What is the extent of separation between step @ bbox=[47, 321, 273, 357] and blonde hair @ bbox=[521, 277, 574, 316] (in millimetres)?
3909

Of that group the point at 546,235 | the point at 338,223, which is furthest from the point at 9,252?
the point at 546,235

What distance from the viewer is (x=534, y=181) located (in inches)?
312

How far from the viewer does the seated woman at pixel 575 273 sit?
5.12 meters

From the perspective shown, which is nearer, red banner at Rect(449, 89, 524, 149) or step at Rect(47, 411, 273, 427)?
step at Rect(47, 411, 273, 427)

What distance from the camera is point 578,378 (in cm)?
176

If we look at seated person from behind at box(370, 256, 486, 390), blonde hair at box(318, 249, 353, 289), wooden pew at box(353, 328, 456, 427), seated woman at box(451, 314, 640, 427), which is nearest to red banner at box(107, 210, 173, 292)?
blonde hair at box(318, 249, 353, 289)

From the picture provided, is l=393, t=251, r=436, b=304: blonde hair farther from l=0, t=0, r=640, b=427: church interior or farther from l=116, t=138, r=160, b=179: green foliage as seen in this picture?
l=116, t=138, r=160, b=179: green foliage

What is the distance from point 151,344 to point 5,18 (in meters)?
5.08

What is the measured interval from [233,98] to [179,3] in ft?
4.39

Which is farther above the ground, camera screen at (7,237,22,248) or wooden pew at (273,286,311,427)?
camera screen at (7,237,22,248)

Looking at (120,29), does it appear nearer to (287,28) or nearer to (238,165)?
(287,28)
※ ※ ※
(TASK):
Copy out every entry above, changing each occurrence of "wooden pew" to "church bench" and leaving everything else unchanged.

(SOLUTION TO THE PROBLEM):
What is the extent of separation between step @ bbox=[47, 321, 273, 357] and blonde hair @ bbox=[521, 277, 574, 316] (in millimetres)?
3909

Of that group the point at 546,235 | the point at 338,223, which is furthest from the point at 9,252?
the point at 546,235

What distance from the viewer is (x=534, y=181) located (in inches)?
312

How far from the viewer does the seated woman at pixel 575 273 sit?
5.12 meters

From the perspective shown, which is nearer, red banner at Rect(449, 89, 524, 149) or step at Rect(47, 411, 273, 427)?
step at Rect(47, 411, 273, 427)

What distance from the camera is point 578,378 (in cm)?
176

If we look at seated person from behind at box(370, 256, 486, 390), blonde hair at box(318, 249, 353, 289), church bench at box(353, 328, 456, 427), seated woman at box(451, 314, 640, 427), which is nearest to red banner at box(107, 210, 173, 292)?
blonde hair at box(318, 249, 353, 289)

From the picture provided, is l=393, t=251, r=436, b=304: blonde hair farther from l=0, t=0, r=640, b=427: church interior or farther from l=116, t=138, r=160, b=179: green foliage as seen in this picture?
l=116, t=138, r=160, b=179: green foliage

What is the distance from point 151,344 to point 5,18 (in meters)?
5.08

What is the measured interval from [233,98] to [179,3] in ft?
4.39

Which is farther above the ground, camera screen at (7,237,22,248) or church bench at (273,286,311,427)?
camera screen at (7,237,22,248)

Looking at (120,29), does it appear nearer to (287,28) or nearer to (238,165)?
(287,28)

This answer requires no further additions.